Description
A very nice fresh top lot arrival!
These beans are coming from family-owned farms around the Chelelektu dry mill in the Kochere woreda of the Gedeo region. The combination of very high altitude and iron-rich, acidic soil creates the ideal growing situation to produce the bright, floral and fruity Yirgacheffe profile.
Tasting Notes:
Noticeable but not over the top fruit tones, a decent shot at a little darker berry note. Lighter roasts will have a little citrus floral crispness upfront but medium roasts and darker will be low acidity. The cup is a little fuller bodied than average with that nice sweeter red fruit tone fading into a bit of a chocolaty cup. Some of that classic Yirg tea like attributes can be found especially if you roast the cup a bit darker, which reduces the fruity tones and accentuates the spice.
Roasting Notes:
Nice and easy to roast for a natural but a higher chaff coffee.
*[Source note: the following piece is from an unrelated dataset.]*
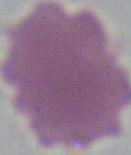
identification: red blood cell
magnification: 1000x
modality: micrograph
Best served at a light to medium roast. Might see a couple outlier beans but judge the roast by the bulk of beans, not the outliers. Setup is crucial for this cup, try and wait 36 hours before drinking to get a decently smoother and richer cup.
The Chelelektu washing station was built in 2010 and processes up to 950,000kg of ripe coffee cherries each year from its 363 contributing producers. Since 2014, the washing station has improved its infrastructure and processes coffee with fresh, clean water with a ph of 8.5. Coffees are dried on 134 raised beds in the sun across the washing stations almost 3 hectares of land. There are 12 fermentation tanks for soaking washed coffees, which then take around 18 days to dry.
Chelelektu farmers are small-scale growers who bring their ripe cherries to the Chelelektu washing station for processing. Farmers around Chelelektu have trees at elevations ranging from 1300-2200 meters above sea level, making it one of the most altitudinally diverse washing stations in Yirgacheffe. The small springs and streams that make up the water for fermentation and leave the cherries perfectly fermented in around 37 hours. The reaction of Chelelektu’s water with the heirloom varietals grown there leaves the fermenting coffee a brilliant red color that is characteristic of this micro-region.
The Chelelektu washing station is named for its location in Chelelektu, the town–known as a kebele–in the Kochere district of the broader Yirgacheffe coffee area.
Kurume is one of Ethiopia’s regional land race varieties from Yirgacheffe. Surveys carried out between 1989 and 1994 help identify local land races by name. Prior to the 1970’s there was essentially no intentional breeding or variety selection at a national level in Ethiopia; individual farmers selected seeds locally to reproduce their crop. But a devastating epidemic of coffee berry disease in the 1960’s led researchers to establish the Jimma Agricultural Research Center (JARC) and begin cataloging coffee trees that demonstrated resistance to both coffee berry disease and drought as well as producing high yields.
These selections were approached as a national crop improvement program, but in the fields the newly selected and resistant varieties did not perform optimally in climates different from that of Jimma, where the plants had been bred. Researchers at JARC pivoted, cataloging and selecting local landrace varieties that were both naturally suited to the environments where they already grew and representative of the cup flavor profiles of Ethiopia’s many coffee growing regions.
Kurume is one of the regional landraces identified in the Yirgacheffe area. As with many regional landraces, the names applied to the coffee varieties are borrowed from the names of indigenous trees. The Kurume tree bears small fruit with a good annual year, similar to Kurume coffee’s small cherries and bountiful harvest. Kurume is a commonly grown variety among farmers in Guji and Gedeo, which includes Yirgacheffe. Sometimes, the Kurume name is applied to JARC-selected varieties due to the similarities in the trees’ appearance.
Dega is another regional landrace named for an indigenous tree. The wood of the Dega tree omits a sweet, fragrant aroma when burned for firewood, similar to the smell of coffee roasting. The Amharic word “dega” means “cool highland area,” which is also applicable to the agroecological conditions where Dega coffee grows.
Wolisho is yet another regional landrace named for a tree indigenous to Gedeo and the surrounding area. This tree bears large fruit with inconsistent yearly yields. Wolisho coffee has large cherries and long leaves.
Chelelektu coffee is prepped for export at Tracon Trading’s coffee cleaning and storage plant on 30,000 sq meters of land in Addis Ababa. The plant is equipped with modern Pinhalense coffee processing machines and a Buhler Z+ color sorter. The machine has the capacity of processing six tons per hour. All the processing jobs are mechanical and electronic including final hand picking on conveyor belts. The six storage silos of the plant have a capacity of accommodating about 15,000 metric tons of coffee at a time. The warehouses are clean, with ample lighting and ventilation, which are very ideal for keeping the quality of the coffee.